**VORLIEGENDER TEXT**
□ □ □ □ □ □ □

Die Grünen surfen im Osten auf der Siegerwelle. Zuletzt haben sie den Einzug in die Landtage von Dresden und Erfurt geschafft. Ende September wollen sie Potsdam erobern.

Glückliche Grüne: Parteichef Cem Özdemir, Antje Hermenau (m) und Astrid Rothe-Beinlich. Bild: ap

BERLIN taz | Natürlich seien die Grünen-Ergebnisse in Sachsen und Thüringen auch Rückenwind für die Brandenburger, sagt Axel Vogel. Er ist Spitzenkandidat der Bündnisgrünen bei der Landtagswahl, die dort Ende des Monats zeitgleich zur Bundestagswahl stattfindet. Die Brandenburger gehen fest davon aus, nach 15 Jahren wieder in den Potsdamer Landtag einzuziehen. "Ich glaube, wir werden sogar noch ordentlich etwas auf das thüringer Ergebnis drauflegen", sagt Vogel.

□ □ □ □ □ □ □

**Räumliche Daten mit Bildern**
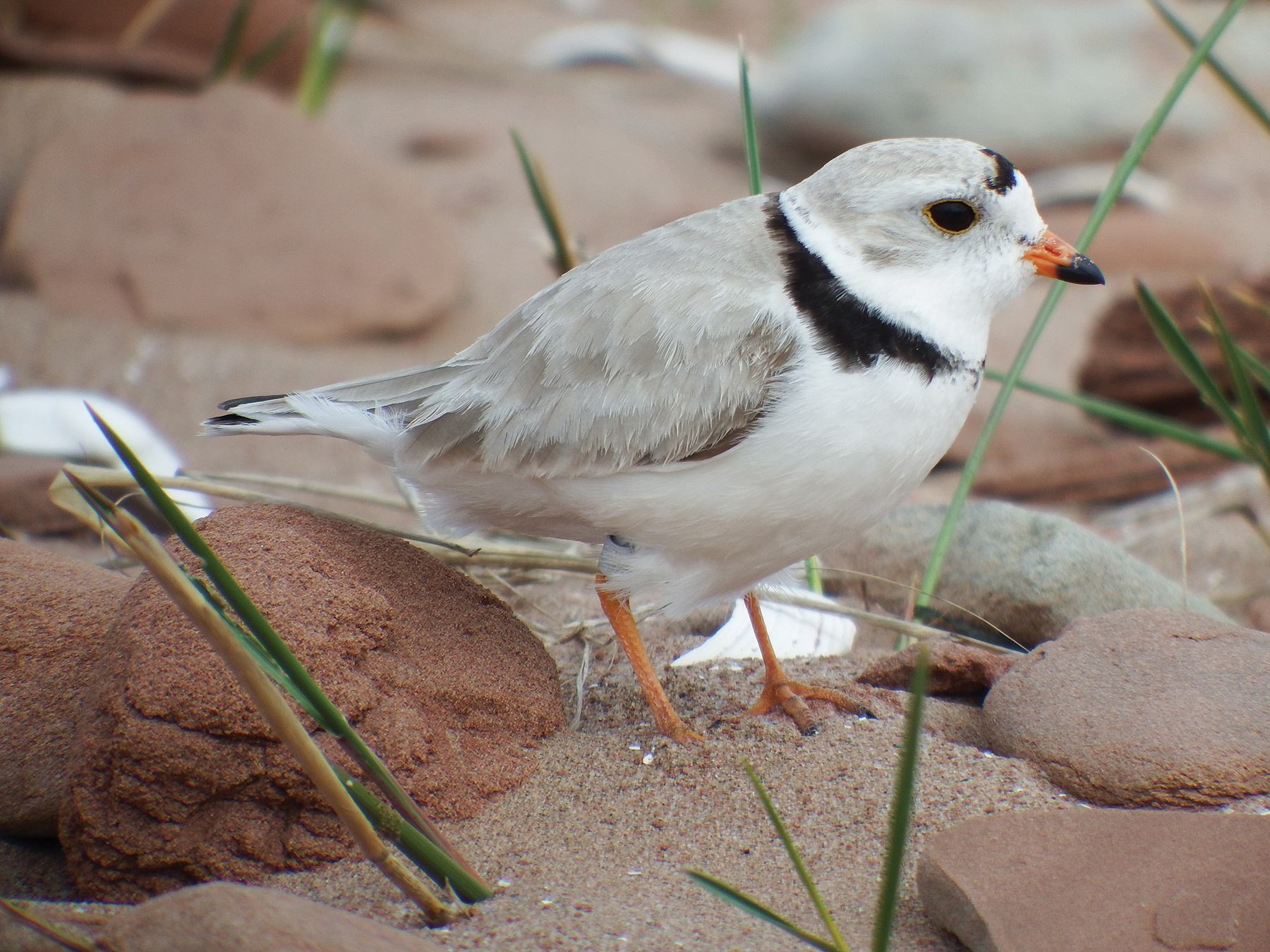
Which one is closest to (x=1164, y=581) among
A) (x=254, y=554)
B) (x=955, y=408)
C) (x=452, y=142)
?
(x=955, y=408)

□ □ □ □ □ □ □

**SCHRIFTLICHE AUFGABE A**
Fasse im Artikel über die Grünen im Osten den Absatz, der mit „Natürlich seien die Grünen-Ergebnisse“ beginnt, als kurze Liste zusammen und behalte dabei seine wichtigsten Fakten bei.
**SCHRIFTLICHE AUFGABE B**
Setze den Artikel über die Grünen im Osten nach seinem letzten Satz fort.

**ERGEBNIS A**
- Laut Axel Vogel geben die Grünen-Ergebnisse in Sachsen und Thüringen auch den Brandenburgern Rückenwind.
- Vogel ist Spitzenkandidat der Bündnisgrünen bei der Brandenburger Landtagswahl Ende des Monats, die zeitgleich mit der Bundestagswahl stattfindet.
- Die Brandenburger Grünen rechnen fest damit, nach 15 Jahren wieder in den Potsdamer Landtag einzuziehen.
- Vogel erwartet sogar ein deutlich besseres Ergebnis als in Thüringen.

**ERGEBNIS B**
Die thüringer Grünen schnitten bei der Landtagswahl am vergangenen Sonntag mit 6,2 Prozent ab und haben damit als zweiter ostdeutscher Landesverband nach langer Abstinenz den Sprung ins Parlament geschafft. Die Sachsengrünen, als einzige Ostgrüne mit Landtagsfraktion bisher schwer beneidet, konnten ihr Ergebnis auf 6,4 Prozent verbessern. Kämen nun auch die Brandenburger in den Landtag, wäre der Osten für die Bündnisgrünen endlich kein Brachland mehr. 2011 können Sachsen-Anhalt und Mecklenburg-Vorpommern vielleicht nachziehen.

Abhängig sei dies freilich nicht nur von einer möglicher Wechselstimmung im Land. "Aktuell hat natürlich der Bundestrend geholfen", erklärt etwa die thüringer Bundespolitikerin Katrin Göring-Eckardt. Sondern es seien etwa dank der Aufhebung der Fünf-Prozent-Hürde auch bei den jüngsten Kommunalwahlen Grüne in die Stadträte eingerückt. "Plötzlich waren Gesichter da. Den Leuten wurde klar: ,Das ist hier der Grüne'", sagt Göring-Eckardt.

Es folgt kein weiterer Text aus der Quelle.